You are expecting 3 arguments to your program, input files and output, but this is a quite un-Perlish way to go about it. I would use the diamond operator for input files, and then redirect output with shell commands, such as:
$ perl foo.pl file1 file2 > merged.txt
This will give you the flexibility of adding more files to merge, for example, and gives you the option to test the merge without committing to a file.
You are using 2 argument open command, without specifying an open mode (e.g. "<"). That is very dangerous and leaves you open to code injection. For example, someone could enter "| rm -rf /" as the first argument to your program and delete your whole hard drive (or as much as their permissions allowed). To prevent this, you use 3-argument open and specify a hard coded open mode.

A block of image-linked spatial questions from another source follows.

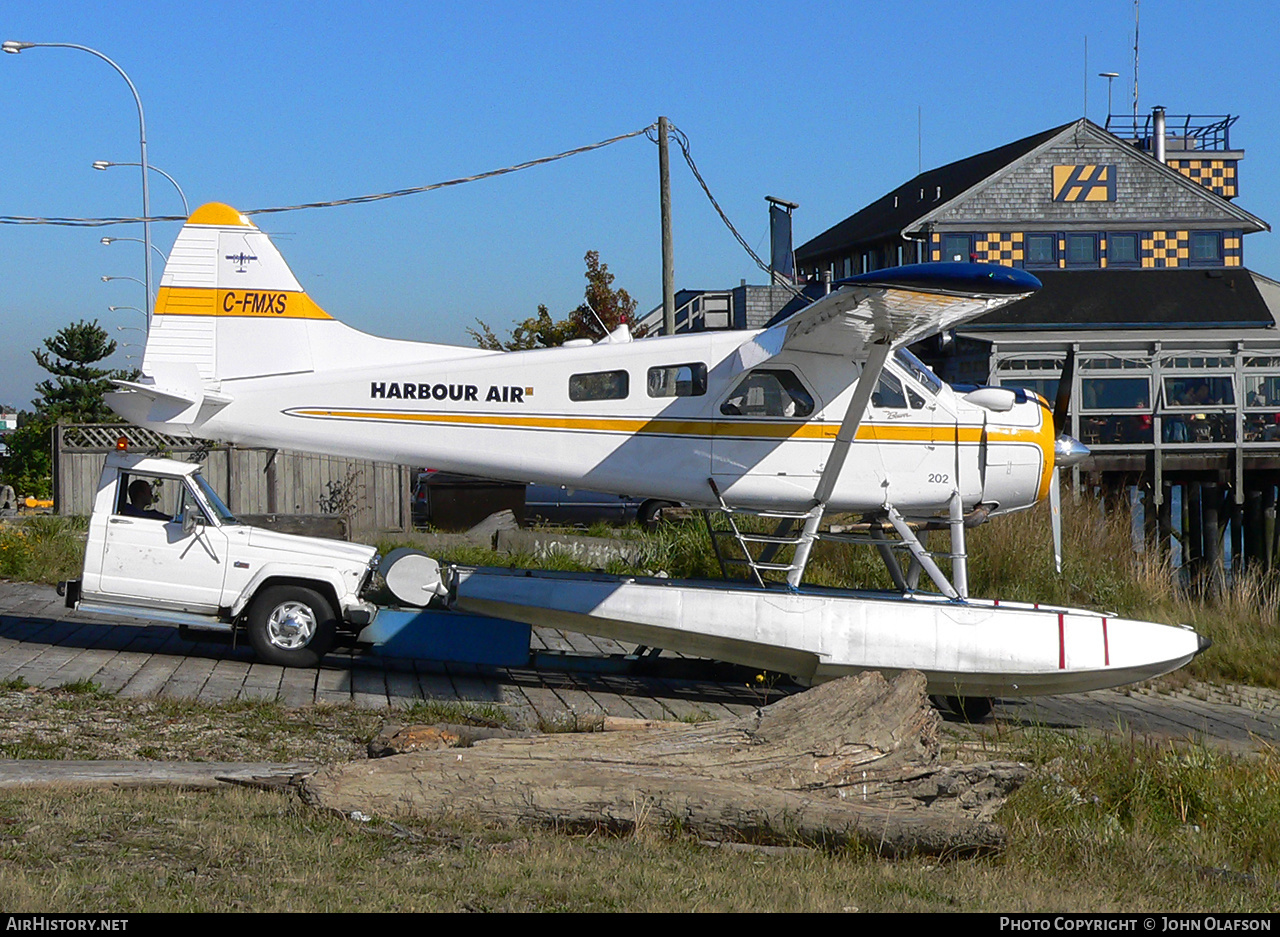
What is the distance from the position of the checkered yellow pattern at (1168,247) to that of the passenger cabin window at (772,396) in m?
35.9

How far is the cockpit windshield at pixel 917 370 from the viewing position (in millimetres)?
11586

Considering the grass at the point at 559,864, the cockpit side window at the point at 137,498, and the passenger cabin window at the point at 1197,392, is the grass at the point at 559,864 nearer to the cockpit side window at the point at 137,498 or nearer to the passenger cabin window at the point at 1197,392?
the cockpit side window at the point at 137,498

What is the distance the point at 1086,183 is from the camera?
42875mm

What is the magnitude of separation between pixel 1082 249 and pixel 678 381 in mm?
35358

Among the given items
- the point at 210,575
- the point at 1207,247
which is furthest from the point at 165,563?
the point at 1207,247

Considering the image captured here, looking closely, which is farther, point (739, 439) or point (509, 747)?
point (739, 439)

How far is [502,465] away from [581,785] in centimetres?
549

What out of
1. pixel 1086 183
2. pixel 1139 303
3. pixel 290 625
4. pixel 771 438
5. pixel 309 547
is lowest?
pixel 290 625

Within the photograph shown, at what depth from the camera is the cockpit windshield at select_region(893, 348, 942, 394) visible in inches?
456

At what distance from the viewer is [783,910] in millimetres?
Answer: 4699

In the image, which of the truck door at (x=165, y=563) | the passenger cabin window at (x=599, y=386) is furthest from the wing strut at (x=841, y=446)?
the truck door at (x=165, y=563)

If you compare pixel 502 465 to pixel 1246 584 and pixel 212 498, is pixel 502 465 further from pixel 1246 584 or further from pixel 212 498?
pixel 1246 584

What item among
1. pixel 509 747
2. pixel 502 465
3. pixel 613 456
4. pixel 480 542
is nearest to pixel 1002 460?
pixel 613 456

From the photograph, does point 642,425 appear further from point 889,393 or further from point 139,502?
point 139,502
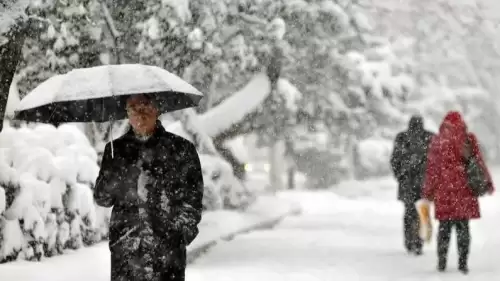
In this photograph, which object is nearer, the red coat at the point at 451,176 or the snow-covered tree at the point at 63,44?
the red coat at the point at 451,176

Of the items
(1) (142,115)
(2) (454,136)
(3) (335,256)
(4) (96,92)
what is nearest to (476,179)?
(2) (454,136)

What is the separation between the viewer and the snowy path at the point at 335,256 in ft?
37.2

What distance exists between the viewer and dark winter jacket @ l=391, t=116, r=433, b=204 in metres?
13.7

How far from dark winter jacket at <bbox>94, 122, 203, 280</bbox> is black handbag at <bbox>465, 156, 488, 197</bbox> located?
6224mm

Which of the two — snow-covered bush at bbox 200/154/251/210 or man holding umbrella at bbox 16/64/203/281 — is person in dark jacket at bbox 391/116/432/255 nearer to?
snow-covered bush at bbox 200/154/251/210

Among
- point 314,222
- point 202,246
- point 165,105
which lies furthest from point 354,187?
point 165,105

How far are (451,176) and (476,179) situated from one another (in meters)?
0.31

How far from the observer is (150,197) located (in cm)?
545

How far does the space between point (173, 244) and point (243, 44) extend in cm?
1445

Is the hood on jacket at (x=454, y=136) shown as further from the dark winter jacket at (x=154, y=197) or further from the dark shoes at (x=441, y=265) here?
the dark winter jacket at (x=154, y=197)

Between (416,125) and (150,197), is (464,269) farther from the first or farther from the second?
(150,197)

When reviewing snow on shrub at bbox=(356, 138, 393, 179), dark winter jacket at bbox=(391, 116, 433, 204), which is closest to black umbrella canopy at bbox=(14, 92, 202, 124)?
dark winter jacket at bbox=(391, 116, 433, 204)

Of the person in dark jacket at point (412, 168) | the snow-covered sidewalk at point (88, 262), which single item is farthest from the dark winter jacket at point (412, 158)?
the snow-covered sidewalk at point (88, 262)

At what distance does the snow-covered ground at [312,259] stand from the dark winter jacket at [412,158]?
3.23 feet
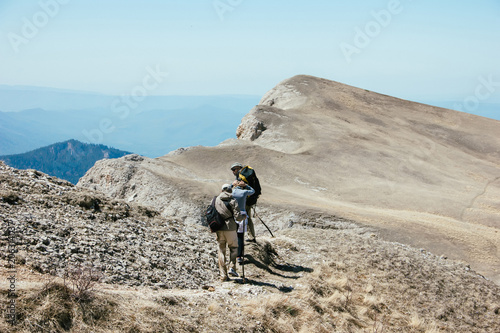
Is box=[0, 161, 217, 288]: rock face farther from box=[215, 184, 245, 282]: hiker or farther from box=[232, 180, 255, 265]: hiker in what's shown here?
box=[232, 180, 255, 265]: hiker

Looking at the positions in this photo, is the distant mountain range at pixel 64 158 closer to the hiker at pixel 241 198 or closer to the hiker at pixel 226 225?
the hiker at pixel 241 198

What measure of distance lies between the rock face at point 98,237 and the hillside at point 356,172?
32.1ft

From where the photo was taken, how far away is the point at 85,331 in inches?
218

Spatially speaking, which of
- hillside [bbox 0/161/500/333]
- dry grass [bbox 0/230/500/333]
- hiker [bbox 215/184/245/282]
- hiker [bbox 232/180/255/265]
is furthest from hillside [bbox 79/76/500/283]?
hiker [bbox 215/184/245/282]

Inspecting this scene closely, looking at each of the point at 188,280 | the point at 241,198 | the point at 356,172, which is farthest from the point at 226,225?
the point at 356,172

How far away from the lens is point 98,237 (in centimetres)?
883

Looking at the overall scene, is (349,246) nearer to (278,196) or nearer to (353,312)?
(353,312)

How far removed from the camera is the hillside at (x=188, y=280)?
19.9 ft

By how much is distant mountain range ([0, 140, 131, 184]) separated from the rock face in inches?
4350

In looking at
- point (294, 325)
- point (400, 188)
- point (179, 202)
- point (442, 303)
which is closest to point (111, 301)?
point (294, 325)

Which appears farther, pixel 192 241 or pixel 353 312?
pixel 192 241

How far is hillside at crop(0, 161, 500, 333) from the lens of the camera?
6062 mm

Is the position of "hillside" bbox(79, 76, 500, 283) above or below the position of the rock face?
below

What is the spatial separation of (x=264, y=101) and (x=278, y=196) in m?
31.1
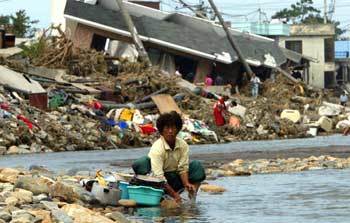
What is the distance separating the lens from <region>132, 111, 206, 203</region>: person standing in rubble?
10898 mm

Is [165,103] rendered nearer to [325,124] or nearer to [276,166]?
[325,124]

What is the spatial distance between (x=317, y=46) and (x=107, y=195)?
56.9 metres

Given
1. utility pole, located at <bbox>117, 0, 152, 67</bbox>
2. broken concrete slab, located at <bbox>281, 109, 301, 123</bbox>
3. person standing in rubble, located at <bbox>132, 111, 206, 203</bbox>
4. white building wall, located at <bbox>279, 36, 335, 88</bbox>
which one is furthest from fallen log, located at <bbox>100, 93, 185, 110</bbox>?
white building wall, located at <bbox>279, 36, 335, 88</bbox>

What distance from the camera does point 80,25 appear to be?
44.3 metres

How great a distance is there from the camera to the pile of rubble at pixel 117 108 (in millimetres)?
26234

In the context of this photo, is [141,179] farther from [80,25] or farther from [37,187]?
[80,25]

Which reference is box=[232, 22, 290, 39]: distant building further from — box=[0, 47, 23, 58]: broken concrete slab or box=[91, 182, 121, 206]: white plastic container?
box=[91, 182, 121, 206]: white plastic container

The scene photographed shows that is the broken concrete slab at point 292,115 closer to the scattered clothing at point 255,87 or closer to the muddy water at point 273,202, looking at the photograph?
the scattered clothing at point 255,87

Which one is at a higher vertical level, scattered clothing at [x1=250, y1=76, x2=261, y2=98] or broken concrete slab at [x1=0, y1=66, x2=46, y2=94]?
broken concrete slab at [x1=0, y1=66, x2=46, y2=94]

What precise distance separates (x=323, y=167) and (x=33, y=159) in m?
6.91

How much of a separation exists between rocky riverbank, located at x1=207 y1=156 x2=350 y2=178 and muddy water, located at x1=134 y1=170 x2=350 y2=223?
4.15 ft

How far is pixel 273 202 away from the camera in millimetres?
11922

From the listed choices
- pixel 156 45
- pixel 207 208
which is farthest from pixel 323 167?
pixel 156 45

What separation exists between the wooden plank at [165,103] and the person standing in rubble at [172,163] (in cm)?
2069
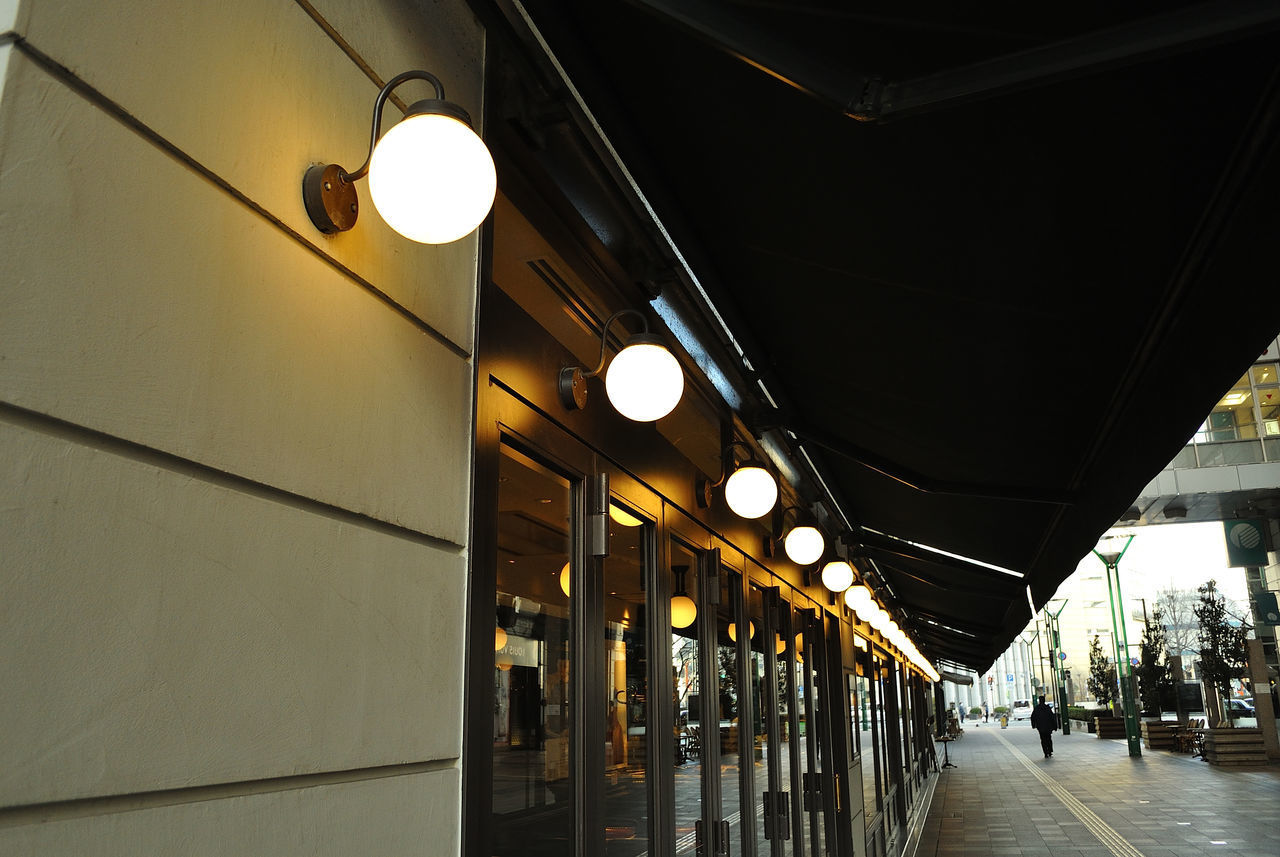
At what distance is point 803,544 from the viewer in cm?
604

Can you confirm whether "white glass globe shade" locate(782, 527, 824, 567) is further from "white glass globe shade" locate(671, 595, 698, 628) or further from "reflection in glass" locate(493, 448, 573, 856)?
"reflection in glass" locate(493, 448, 573, 856)

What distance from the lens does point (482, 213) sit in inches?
61.9

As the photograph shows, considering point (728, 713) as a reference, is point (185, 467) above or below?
above

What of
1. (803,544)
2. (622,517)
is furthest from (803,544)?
(622,517)

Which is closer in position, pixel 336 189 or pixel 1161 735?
pixel 336 189

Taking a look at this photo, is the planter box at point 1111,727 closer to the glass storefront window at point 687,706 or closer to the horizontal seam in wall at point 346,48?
the glass storefront window at point 687,706

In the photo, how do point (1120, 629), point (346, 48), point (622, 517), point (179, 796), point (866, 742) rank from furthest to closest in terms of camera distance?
point (1120, 629) < point (866, 742) < point (622, 517) < point (346, 48) < point (179, 796)

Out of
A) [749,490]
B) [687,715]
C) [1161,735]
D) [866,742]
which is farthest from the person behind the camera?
[1161,735]

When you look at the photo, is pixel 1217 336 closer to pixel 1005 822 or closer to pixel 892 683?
pixel 1005 822

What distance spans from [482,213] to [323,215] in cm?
30

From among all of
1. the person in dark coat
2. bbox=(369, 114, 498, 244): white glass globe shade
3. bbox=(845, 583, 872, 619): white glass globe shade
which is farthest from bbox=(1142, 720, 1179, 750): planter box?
bbox=(369, 114, 498, 244): white glass globe shade

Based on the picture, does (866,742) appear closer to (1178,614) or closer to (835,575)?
(835,575)

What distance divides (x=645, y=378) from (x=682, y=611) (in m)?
1.71

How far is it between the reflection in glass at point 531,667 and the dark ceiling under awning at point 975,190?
1141mm
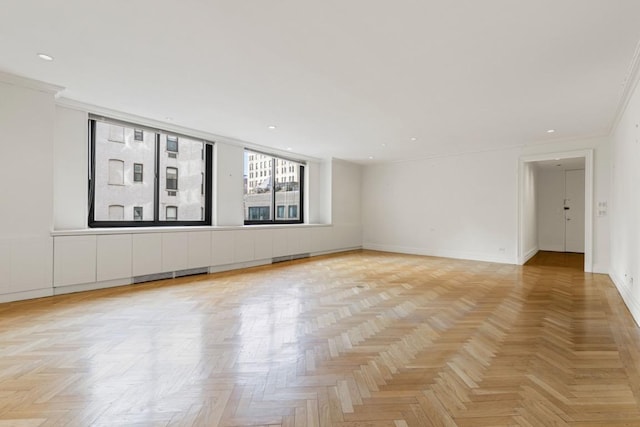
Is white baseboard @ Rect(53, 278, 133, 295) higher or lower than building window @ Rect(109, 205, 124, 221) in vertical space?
lower

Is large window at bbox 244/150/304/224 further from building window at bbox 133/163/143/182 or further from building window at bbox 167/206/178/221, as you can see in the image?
building window at bbox 133/163/143/182

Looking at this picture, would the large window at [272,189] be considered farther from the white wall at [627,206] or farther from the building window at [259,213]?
the white wall at [627,206]

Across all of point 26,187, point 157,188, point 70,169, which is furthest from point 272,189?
point 26,187

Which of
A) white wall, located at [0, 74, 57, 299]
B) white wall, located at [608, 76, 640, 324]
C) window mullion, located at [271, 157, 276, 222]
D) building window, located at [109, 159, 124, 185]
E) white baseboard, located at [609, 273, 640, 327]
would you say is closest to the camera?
white baseboard, located at [609, 273, 640, 327]

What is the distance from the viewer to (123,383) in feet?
6.49

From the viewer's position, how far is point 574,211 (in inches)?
341

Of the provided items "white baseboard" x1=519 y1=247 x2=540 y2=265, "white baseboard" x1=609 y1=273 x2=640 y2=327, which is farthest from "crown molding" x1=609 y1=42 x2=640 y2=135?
"white baseboard" x1=519 y1=247 x2=540 y2=265

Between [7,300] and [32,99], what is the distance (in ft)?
7.76

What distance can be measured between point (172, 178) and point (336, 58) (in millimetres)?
4065

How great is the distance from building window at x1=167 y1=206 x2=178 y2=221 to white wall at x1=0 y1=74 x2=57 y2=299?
189 cm

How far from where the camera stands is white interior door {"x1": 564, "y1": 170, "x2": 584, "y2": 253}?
8.55 meters

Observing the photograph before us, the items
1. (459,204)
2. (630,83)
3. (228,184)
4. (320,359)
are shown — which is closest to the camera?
(320,359)

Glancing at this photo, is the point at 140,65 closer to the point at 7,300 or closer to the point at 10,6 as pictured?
the point at 10,6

Open commands in Perl should also use the lexical file handle, e.g. my $fh, and not global. It should look like this:
open my $fh, "<", $input1 or die $!;
open my $fh_out, ">", $output or die $!;
But since we are using the diamond operator, Perl handles that for us automagically.
You also do not need to separate the reading of the files into two loops, since you are basically doing the same thing. There is also no need to first split the lines, and then join them back together.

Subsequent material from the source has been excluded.